Karl Nolle, MdL

Frankfurter Rundschau, 07.04.2004

Dein Freund, der Ministerpräsident

Sachsens CDU-Regierungschef Milbradt greift einer Journalistin, auch in der Partei, unter die Arme
 
Als Sachsens Ministerpräsident Georg Milbradt (CDU) noch Finanzminister unter Kurt Biedenkopf war, hatte er den Ruf, ein eisenharter Sparer zu sein, der sich lieber eine Holzschraube ins Knie drehen ließe als öffentliches Geld zu verschwenden. Milbradt gilt heute noch als Knauser, doch leidet sein Ruf beträchtlich, seit kürzlich bekannt geworden ist, dass er auch mal die Spendierhosen anzieht. In diesem Fall für eine Bekannte namens Birgit von Derschau.

Die freie Journalistin, angeblich CDU-Mitglied und 2002 kurze Zeit Milbradts Lieblingskandidatin für den Posten des Regierungssprechers gewesen, ist dem MDR-Publikum bekannt geworden als Moderatorin der Fahndungssendung Kripo live.

Am 26. Juni 2002 hatte sie Milbradt einen Bettelbrief geschrieben. Sie wollte Geld. In dem zweiseitigen Schreiben verwies sie auf ein gemeinsames Gespräch beim CDU-Sommerfest auf Schloss Wackerbarth und auf ihre Beratertätigkeit für das Dresdner Innenministerium in den Jahren 2000 und 2001. Dann kam sie schnell zur Sache: Sie wollte eine "Anschubfinanzierung" für eine Fernsehreihe zur Kriminalprävention für Kinder, Titel: Sherlock. Das Dresdner Innenministerium, beklagte sie sich, wolle entgegen den signalisierten Absichten kein Geld bereitstellen, und nun stünde sie vor der Frage, aufzugeben oder von vorn zu beginnen. Dann verwies die geschäftstüchtige Dame noch auf das schreckliche Ereignis im Erfurter Gutenberg-Gymnasium und teilte dem Ministerpräsidenten mit, dass die Medien in ihrer Verantwortung und Wirksamkeit neu gefordert seien.

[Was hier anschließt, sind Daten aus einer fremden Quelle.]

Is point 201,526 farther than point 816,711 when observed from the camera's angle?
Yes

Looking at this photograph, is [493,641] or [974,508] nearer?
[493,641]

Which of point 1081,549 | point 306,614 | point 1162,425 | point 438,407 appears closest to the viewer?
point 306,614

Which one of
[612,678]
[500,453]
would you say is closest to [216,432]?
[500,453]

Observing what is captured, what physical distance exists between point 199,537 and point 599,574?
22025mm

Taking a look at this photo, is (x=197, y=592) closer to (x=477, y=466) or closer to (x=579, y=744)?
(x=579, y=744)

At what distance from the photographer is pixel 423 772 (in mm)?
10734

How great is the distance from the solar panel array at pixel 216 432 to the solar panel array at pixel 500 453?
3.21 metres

Das reichte. Milbradt, einst "Georg, der Geizige" genannt, schlüpfte in seine Spendierhosen und kritzelte "bitte positive Antwort" über das zweiseitige Schreiben. Von Derschau bekam ihre "Anschubfinanzierung für die erste konzeptionelle Phase", insgesamt 60 000 Euro, letzte Tranche laut Staatskanzlei im Januar 2004 überwiesen. Das Geld ist geflossen, was Sherlock macht, weiß kein Mensch. Angeblich soll 2005 gesendet werden, aber der MDR weiß von nichts. Von Sendeterminen keine Rede, auch ein Konzept kennt niemand. "Das ist nicht unbedingt das Thema, das uns auf den Nägeln brennt", sagt ein Sprecher.

Mittlerweile sorgt Milbradts Ausflug in die Filmbranche für Ärger im Lande Sachsen, ein halbes Jahr vor der Landtagswahl. Bei der Opposition bezweifelt man, ob es überhaupt ein richtiges Konzept gibt, irgend etwas Greifbares, das mit 60 000 Euro angeschoben wurde. Der SPD-Abgeordnete Karl Nolle nennt das Ganze ein "verdecktes Sponsoring für eine CDU-Freundin, welche auch noch die Lieblingsjournalistin des Ministerpräsidenten ist".

Es könne nicht angehen, dass der Steuerzahler eine Sendung finanziere, deren einziges Anliegen es sei, den Freistaat in der Öffentlichkeit gut aussehen zu lassen. Das gefährde die neutrale Berichterstattung, schimpft der SPD-Landtagsabgeordnete Thomas Jurk und erinnert an die traurigen Erfahrungen mit dem DDR-Staatsfernsehen. Die Landesregierung sieht bei all dem keine Probleme. "Wir können die Aufregung nicht nachvollziehen", heißt es in der Staatskanzlei.